### WHAT YOU ARE ASKED TO DO
Rewrite the records below as a numbered list, leaving out any blank lines.

### Excerpts from a spatial dataset
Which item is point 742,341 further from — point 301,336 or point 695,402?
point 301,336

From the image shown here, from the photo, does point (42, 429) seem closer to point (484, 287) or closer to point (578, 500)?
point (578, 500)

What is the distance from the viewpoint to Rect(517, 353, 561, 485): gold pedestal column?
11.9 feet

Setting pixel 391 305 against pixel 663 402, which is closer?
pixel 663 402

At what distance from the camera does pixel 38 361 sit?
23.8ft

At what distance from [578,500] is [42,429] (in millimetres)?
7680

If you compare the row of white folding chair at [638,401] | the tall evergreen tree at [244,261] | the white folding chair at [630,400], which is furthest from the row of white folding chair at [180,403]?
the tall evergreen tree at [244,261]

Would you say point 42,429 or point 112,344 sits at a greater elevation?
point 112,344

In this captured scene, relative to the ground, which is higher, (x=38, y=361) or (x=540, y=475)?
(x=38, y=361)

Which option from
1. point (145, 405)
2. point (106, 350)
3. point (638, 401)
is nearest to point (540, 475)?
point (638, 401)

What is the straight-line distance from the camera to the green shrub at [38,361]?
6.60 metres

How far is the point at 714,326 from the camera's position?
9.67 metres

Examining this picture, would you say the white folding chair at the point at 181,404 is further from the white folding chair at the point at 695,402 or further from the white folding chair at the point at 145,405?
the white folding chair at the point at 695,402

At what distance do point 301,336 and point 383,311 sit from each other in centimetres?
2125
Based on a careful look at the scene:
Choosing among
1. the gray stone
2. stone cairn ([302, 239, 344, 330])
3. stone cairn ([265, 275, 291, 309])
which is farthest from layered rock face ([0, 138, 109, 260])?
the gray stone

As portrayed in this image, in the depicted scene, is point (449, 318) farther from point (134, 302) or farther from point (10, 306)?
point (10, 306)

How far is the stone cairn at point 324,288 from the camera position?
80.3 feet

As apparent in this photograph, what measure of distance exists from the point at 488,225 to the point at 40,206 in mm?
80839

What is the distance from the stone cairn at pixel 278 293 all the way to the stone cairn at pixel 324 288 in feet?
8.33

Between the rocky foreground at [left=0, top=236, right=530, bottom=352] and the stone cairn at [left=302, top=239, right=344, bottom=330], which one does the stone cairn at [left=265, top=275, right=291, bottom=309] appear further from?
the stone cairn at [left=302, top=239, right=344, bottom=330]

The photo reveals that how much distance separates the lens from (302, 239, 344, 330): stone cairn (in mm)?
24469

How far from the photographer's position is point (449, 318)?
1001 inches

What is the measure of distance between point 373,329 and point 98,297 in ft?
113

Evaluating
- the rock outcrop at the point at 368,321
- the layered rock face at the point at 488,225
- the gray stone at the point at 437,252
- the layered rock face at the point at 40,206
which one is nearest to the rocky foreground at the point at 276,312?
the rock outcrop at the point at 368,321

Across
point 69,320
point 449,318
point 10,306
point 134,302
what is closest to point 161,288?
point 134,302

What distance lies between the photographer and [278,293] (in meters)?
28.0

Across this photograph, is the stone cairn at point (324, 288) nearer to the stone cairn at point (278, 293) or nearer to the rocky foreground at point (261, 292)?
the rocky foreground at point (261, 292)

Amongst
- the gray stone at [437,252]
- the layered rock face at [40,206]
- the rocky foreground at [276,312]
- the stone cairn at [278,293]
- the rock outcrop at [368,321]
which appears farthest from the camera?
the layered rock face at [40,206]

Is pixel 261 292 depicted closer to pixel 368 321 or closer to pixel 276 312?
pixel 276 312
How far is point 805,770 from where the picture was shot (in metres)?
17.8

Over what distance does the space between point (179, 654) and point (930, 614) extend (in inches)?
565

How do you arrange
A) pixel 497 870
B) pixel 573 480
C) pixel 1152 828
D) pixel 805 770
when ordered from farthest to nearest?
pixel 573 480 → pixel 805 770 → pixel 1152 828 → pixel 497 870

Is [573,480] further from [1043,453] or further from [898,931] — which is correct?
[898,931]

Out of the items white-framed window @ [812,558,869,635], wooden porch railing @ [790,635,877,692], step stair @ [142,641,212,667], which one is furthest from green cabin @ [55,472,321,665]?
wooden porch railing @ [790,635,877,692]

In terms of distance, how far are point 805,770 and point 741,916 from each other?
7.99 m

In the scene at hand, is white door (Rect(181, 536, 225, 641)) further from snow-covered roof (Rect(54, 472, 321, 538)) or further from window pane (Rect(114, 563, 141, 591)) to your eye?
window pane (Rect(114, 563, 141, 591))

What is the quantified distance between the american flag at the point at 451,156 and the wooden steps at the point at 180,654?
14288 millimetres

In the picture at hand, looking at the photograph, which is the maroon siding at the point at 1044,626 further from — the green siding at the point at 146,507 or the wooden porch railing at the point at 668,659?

### RESULT OF THE EXERCISE
1. Which item is point 742,341 further from — point 301,336 or point 695,402?
2. point 301,336
3. From the image shown here, from the photo, does point (42, 429) seem closer to point (484, 287) or closer to point (578, 500)?
4. point (578, 500)
5. What is the distance from the viewpoint to Rect(517, 353, 561, 485): gold pedestal column?
6. 11.9 feet
7. Setting pixel 391 305 against pixel 663 402, which is closer?
8. pixel 663 402
9. At what distance from the camera does pixel 38 361 sit?
10. 23.8ft
11. At what distance from [578,500] is [42,429] (in millimetres)?
12. 7680
13. If you compare the row of white folding chair at [638,401] | the tall evergreen tree at [244,261] | the white folding chair at [630,400], which is furthest from the row of white folding chair at [180,403]?
14. the tall evergreen tree at [244,261]
15. Would you say point 42,429 or point 112,344 sits at a greater elevation?
16. point 112,344
17. In this captured scene, relative to the ground, which is higher, (x=38, y=361) or (x=540, y=475)?
18. (x=38, y=361)
19. Which option from
20. 1. point (145, 405)
21. 2. point (106, 350)
22. 3. point (638, 401)
23. is nearest to point (540, 475)?
24. point (638, 401)
25. What is the straight-line distance from the camera to the green shrub at [38,361]?
26. 6.60 metres
27. How far is the point at 714,326 from the camera's position?
28. 9.67 metres
29. Examining this picture, would you say the white folding chair at the point at 181,404 is further from the white folding chair at the point at 695,402 or further from the white folding chair at the point at 145,405?
30. the white folding chair at the point at 695,402
31. At what distance do point 301,336 and point 383,311 sit from each other in centimetres?
32. 2125
33. Based on a careful look at the scene:
34. Choosing among
35. 1. the gray stone
36. 2. stone cairn ([302, 239, 344, 330])
37. 3. stone cairn ([265, 275, 291, 309])
38. which is farthest from layered rock face ([0, 138, 109, 260])?
39. the gray stone
40. As portrayed in this image, in the depicted scene, is point (449, 318) farther from point (134, 302) or farther from point (10, 306)?
41. point (10, 306)
42. How far is the stone cairn at point 324,288 from the camera position?
43. 80.3 feet
44. As apparent in this photograph, what measure of distance exists from the point at 488,225 to the point at 40,206 in mm?
45. 80839
46. What is the distance from the stone cairn at pixel 278 293 all the way to the stone cairn at pixel 324 288 in feet?
47. 8.33
48. Between the rocky foreground at [left=0, top=236, right=530, bottom=352] and the stone cairn at [left=302, top=239, right=344, bottom=330], which one does the stone cairn at [left=265, top=275, right=291, bottom=309] appear further from?
49. the stone cairn at [left=302, top=239, right=344, bottom=330]
50. The photo reveals that how much distance separates the lens from (302, 239, 344, 330): stone cairn (in mm)?
51. 24469
52. How far from the photographer's position is point (449, 318)?
53. 1001 inches
54. What is the measure of distance between point 373,329 and point 98,297 in ft?
55. 113
56. Evaluating
57. - the rock outcrop at the point at 368,321
58. - the layered rock face at the point at 488,225
59. - the gray stone at the point at 437,252
60. - the layered rock face at the point at 40,206
61. which one is nearest to the rocky foreground at the point at 276,312?
62. the rock outcrop at the point at 368,321
63. Across
64. point 69,320
65. point 449,318
66. point 10,306
67. point 134,302
68. what is closest to point 161,288?
69. point 134,302
70. What distance lies between the photographer and [278,293] (in meters)?
71. 28.0
72. Across this photograph, is the stone cairn at point (324, 288) nearer to the stone cairn at point (278, 293) or nearer to the rocky foreground at point (261, 292)?
73. the rocky foreground at point (261, 292)
74. Amongst
75. - the gray stone at [437,252]
76. - the layered rock face at [40,206]
77. - the rocky foreground at [276,312]
78. - the stone cairn at [278,293]
79. - the rock outcrop at [368,321]
80. which appears farthest from the camera?
81. the layered rock face at [40,206]
82. Is pixel 261 292 depicted closer to pixel 368 321 or closer to pixel 276 312?
83. pixel 276 312
84. How far is point 805,770 from where the picture was shot (in metres)?
85. 17.8
86. Over what distance does the space between point (179, 654) and point (930, 614) extend (in inches)?
87. 565
88. How do you arrange
89. A) pixel 497 870
90. B) pixel 573 480
91. C) pixel 1152 828
92. D) pixel 805 770
93. when ordered from farthest to nearest?
94. pixel 573 480 → pixel 805 770 → pixel 1152 828 → pixel 497 870
95. Is [573,480] further from [1043,453] or further from [898,931] — which is correct?
96. [898,931]
97. Out of the items white-framed window @ [812,558,869,635], wooden porch railing @ [790,635,877,692], step stair @ [142,641,212,667], which one is furthest from green cabin @ [55,472,321,665]?
98. wooden porch railing @ [790,635,877,692]
99. In terms of distance, how far are point 805,770 and point 741,916 from each other?
100. 7.99 m
101. In the scene at hand, is white door (Rect(181, 536, 225, 641)) further from snow-covered roof (Rect(54, 472, 321, 538)) or further from window pane (Rect(114, 563, 141, 591)) to your eye?
102. window pane (Rect(114, 563, 141, 591))
103. What is the quantified distance between the american flag at the point at 451,156 and the wooden steps at the point at 180,654?
104. 14288 millimetres
105. In the picture at hand, looking at the photograph, which is the maroon siding at the point at 1044,626 further from — the green siding at the point at 146,507 or the wooden porch railing at the point at 668,659?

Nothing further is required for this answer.